Slave photos fuel lawsuit against Harvard


Harvard has been "dismissive and arrogant" in refusing to allow her to "at long last, bring Renty and Delia home", the suit adds.

A CT woman has filed a lawsuit against Harvard University for the "wrongful seizure, possession and monetization" of two photos of slaves who she claims were her ancestors, USA Today reported. And she wants Harvard to hand over the photos.

To help prove his theory, Agassiz commissioned a series of photographs of several enslaved men and women, made using an early photographic technique known as daguerreotype.

"Starting with my mother who, throughout my childhood and not only my childhood but my children's childhood, would often talk about our family history. and she would start with a person who she fondly referred to as Papa Renty, the black African", Lanier said Wednesday.

The lawsuit filed in Middlesex County, Massachusetts, Superior Court, against Harvard and the school's Peabody Museum of Archaeology and Ethnology, seeks return of the photos to Lanier and damages.

Lanier claims that Renty is her great-great-great-grandfather and that she grew up hearing the stories of "Papa Renty", who was enslaved in SC.

"The violence of compelling them to participate in a degrading exercise created to prove their own subhuman status would not have occurred to him, let alone mattered", Lanier's suit says of Agassiz. The importation of slaves had been outlawed more than 40 years prior, making the Harvard-owned images still rarer.
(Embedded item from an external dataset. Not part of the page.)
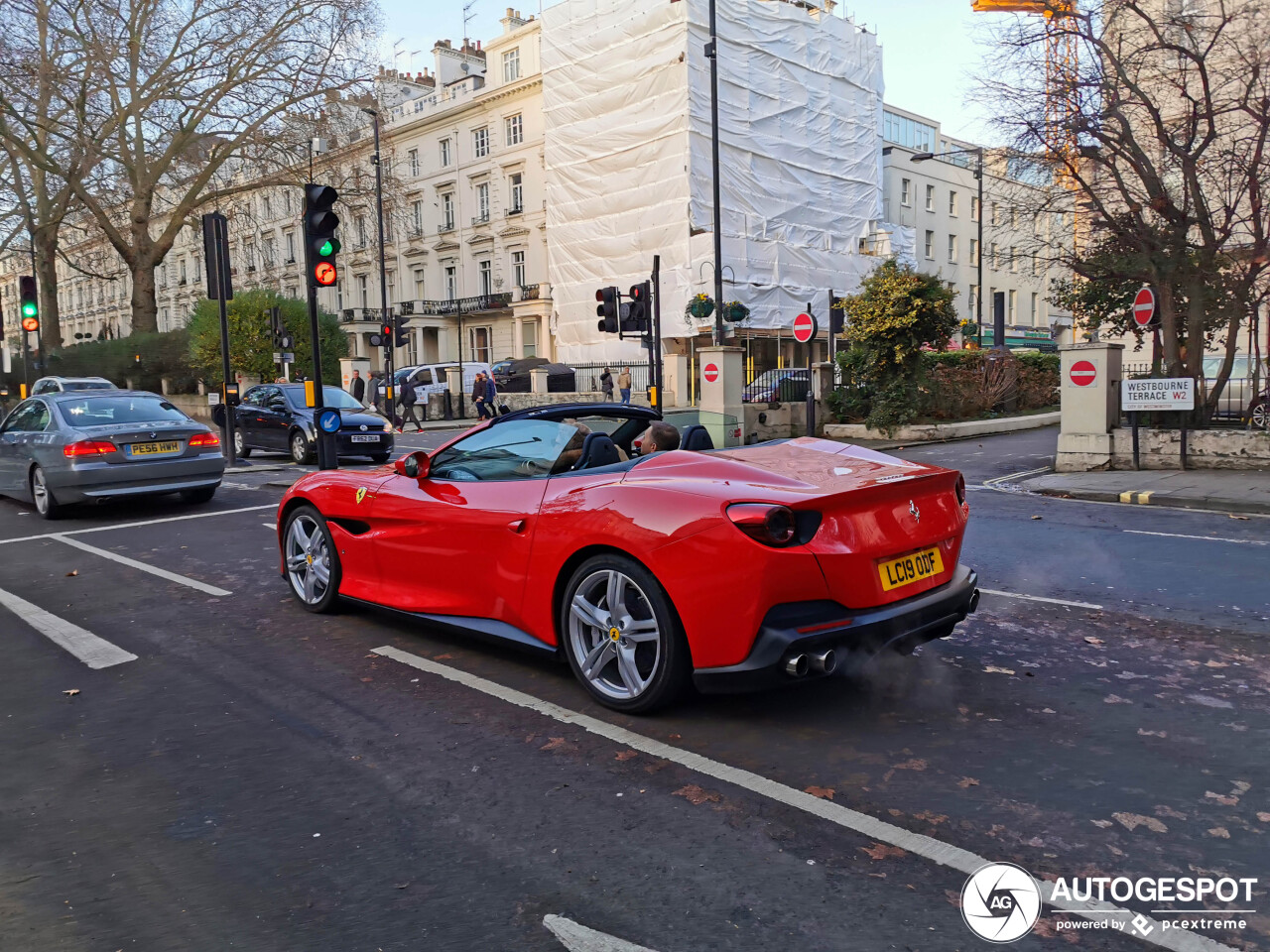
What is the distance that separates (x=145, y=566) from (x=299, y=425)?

The portrait was commissioned by Harvard biologist Louis Agassiz, whose ideas were used to support the enslavement of Africans in the United States.

The suit claims that over the years Harvard continued to use the images as a source of income, including use of the iconic images to sell in 2017 the 13th anniversary edition of "From Site to Sight: Anthropology, Photography and the Power of Imagery".

More news: Modi greets Imran Khan on Pakistan National Day
More news: Levi Strauss IPOs at NYSE
More news: UCLA Soccer Player Listed on Team Website Is Fake Recruit

One intellectual property lawyer, Rick Kurnit, said he thought Ms. Lanier would have a hard time claiming ownership of the daguerreotypes.

Harvard declined to comment, noting that it has not received a copy of the lawsuit, Harvard spokesman Jonathan Swain told BU News Service. She says he is her great-great-great-grandfather.

During a press conference Wednesday, civil rights attorney Benjamin Crump, co-lead counsel for Lanier, said Lanier's efforts to trace her family history is "nothing short of miraculous", given that many Black Americans can not trace their lineage because of slavery. "But they've either been unresponsive or dismissive of me and questioned my genealogy", she said.

Ben Crump, another of Lanier's attorneys, called on Harvard to denounce slavery and white supremacy "if they have the courage". She alleges that in 2011 she wrote to then-Harvard president Drew Faust, detailing her ties to Renty.

"This will force them to look at my information", Lanier said. Numerous country's most prestigious schools have deep, embarrassing ties to slavery.

Harvard recently joined the Universities Studying Slavery, a consortium of more than 50 institutions exploring their past.

In the image, Renty stares hauntingly into the camera, his hair greying and his gaunt frame exposed.

Still, presuming she's indeed Renty's natural heir, I'm at least mildly sypathetic to Lanier's moral claims.

In an article titled "The Diversity of Origin of the Human Races", published one month after the photos were taken, Agassiz described Africans as "submissive, obsequious, (and) imitative" and said they possessed "a peculiar indifference to the advantages afforded by civilized society".